Problem to work on –
Write out all of the data below again, changing every "legend" to "key" and leaving the rest unchanged.

Chart comprehension data –
▼
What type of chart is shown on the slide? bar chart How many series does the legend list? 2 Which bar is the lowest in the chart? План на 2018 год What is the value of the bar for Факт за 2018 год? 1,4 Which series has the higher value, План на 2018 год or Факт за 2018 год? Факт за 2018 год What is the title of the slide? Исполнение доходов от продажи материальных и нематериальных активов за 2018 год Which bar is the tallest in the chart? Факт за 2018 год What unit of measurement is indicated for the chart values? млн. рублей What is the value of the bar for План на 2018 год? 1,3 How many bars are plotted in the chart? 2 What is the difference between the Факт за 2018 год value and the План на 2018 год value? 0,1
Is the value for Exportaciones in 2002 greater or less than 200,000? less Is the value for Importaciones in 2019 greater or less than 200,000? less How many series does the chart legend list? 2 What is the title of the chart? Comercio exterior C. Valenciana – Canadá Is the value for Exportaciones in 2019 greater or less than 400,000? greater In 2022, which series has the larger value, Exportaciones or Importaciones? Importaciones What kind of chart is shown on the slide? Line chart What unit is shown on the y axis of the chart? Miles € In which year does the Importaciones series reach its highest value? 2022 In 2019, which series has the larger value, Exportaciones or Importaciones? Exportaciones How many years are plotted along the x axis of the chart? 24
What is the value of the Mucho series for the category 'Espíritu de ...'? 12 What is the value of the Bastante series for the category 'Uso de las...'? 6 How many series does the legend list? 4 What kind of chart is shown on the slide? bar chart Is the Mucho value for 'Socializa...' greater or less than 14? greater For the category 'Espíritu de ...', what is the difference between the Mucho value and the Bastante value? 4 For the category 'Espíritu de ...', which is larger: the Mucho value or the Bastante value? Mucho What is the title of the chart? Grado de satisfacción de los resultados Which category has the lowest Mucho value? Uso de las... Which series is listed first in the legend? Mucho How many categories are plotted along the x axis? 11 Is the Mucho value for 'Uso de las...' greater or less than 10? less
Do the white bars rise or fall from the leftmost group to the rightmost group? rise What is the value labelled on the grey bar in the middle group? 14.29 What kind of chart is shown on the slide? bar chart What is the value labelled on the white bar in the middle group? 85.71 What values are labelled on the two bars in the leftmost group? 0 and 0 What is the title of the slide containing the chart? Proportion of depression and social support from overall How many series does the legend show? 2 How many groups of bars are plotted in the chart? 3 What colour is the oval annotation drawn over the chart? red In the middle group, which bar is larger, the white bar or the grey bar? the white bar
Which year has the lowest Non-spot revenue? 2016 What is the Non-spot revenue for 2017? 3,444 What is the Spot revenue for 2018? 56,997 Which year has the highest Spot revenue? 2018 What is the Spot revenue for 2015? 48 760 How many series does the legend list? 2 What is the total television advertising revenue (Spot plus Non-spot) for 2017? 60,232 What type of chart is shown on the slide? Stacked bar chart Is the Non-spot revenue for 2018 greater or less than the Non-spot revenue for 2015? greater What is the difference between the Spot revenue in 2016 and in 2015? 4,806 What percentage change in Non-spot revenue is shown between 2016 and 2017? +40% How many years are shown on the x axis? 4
▲
Task output –
What type of chart is shown on the slide? bar chart How many series does the key list? 2 Which bar is the lowest in the chart? План на 2018 год What is the value of the bar for Факт за 2018 год? 1,4 Which series has the higher value, План на 2018 год or Факт за 2018 год? Факт за 2018 год What is the title of the slide? Исполнение доходов от продажи материальных и нематериальных активов за 2018 год Which bar is the tallest in the chart? Факт за 2018 год What unit of measurement is indicated for the chart values? млн. рублей What is the value of the bar for План на 2018 год? 1,3 How many bars are plotted in the chart? 2 What is the difference between the Факт за 2018 год value and the План на 2018 год value? 0,1
Is the value for Exportaciones in 2002 greater or less than 200,000? less Is the value for Importaciones in 2019 greater or less than 200,000? less How many series does the chart key list? 2 What is the title of the chart? Comercio exterior C. Valenciana – Canadá Is the value for Exportaciones in 2019 greater or less than 400,000? greater In 2022, which series has the larger value, Exportaciones or Importaciones? Importaciones What kind of chart is shown on the slide? Line chart What unit is shown on the y axis of the chart? Miles € In which year does the Importaciones series reach its highest value? 2022 In 2019, which series has the larger value, Exportaciones or Importaciones? Exportaciones How many years are plotted along the x axis of the chart? 24
What is the value of the Mucho series for the category 'Espíritu de ...'? 12 What is the value of the Bastante series for the category 'Uso de las...'? 6 How many series does the key list? 4 What kind of chart is shown on the slide? bar chart Is the Mucho value for 'Socializa...' greater or less than 14? greater For the category 'Espíritu de ...', what is the difference between the Mucho value and the Bastante value? 4 For the category 'Espíritu de ...', which is larger: the Mucho value or the Bastante value? Mucho What is the title of the chart? Grado de satisfacción de los resultados Which category has the lowest Mucho value? Uso de las... Which series is listed first in the key? Mucho How many categories are plotted along the x axis? 11 Is the Mucho value for 'Uso de las...' greater or less than 10? less
Do the white bars rise or fall from the leftmost group to the rightmost group? rise What is the value labelled on the grey bar in the middle group? 14.29 What kind of chart is shown on the slide? bar chart What is the value labelled on the white bar in the middle group? 85.71 What values are labelled on the two bars in the leftmost group? 0 and 0 What is the title of the slide containing the chart? Proportion of depression and social support from overall How many series does the key show? 2 How many groups of bars are plotted in the chart? 3 What colour is the oval annotation drawn over the chart? red In the middle group, which bar is larger, the white bar or the grey bar? the white bar
Which year has the lowest Non-spot revenue? 2016 What is the Non-spot revenue for 2017? 3,444 What is the Spot revenue for 2018? 56,997 Which year has the highest Spot revenue? 2018 What is the Spot revenue for 2015? 48 760 How many series does the key list? 2 What is the total television advertising revenue (Spot plus Non-spot) for 2017? 60,232 What type of chart is shown on the slide? Stacked bar chart Is the Non-spot revenue for 2018 greater or less than the Non-spot revenue for 2015? greater What is the difference between the Spot revenue in 2016 and in 2015? 4,806 What percentage change in Non-spot revenue is shown between 2016 and 2017? +40% How many years are shown on the x axis? 4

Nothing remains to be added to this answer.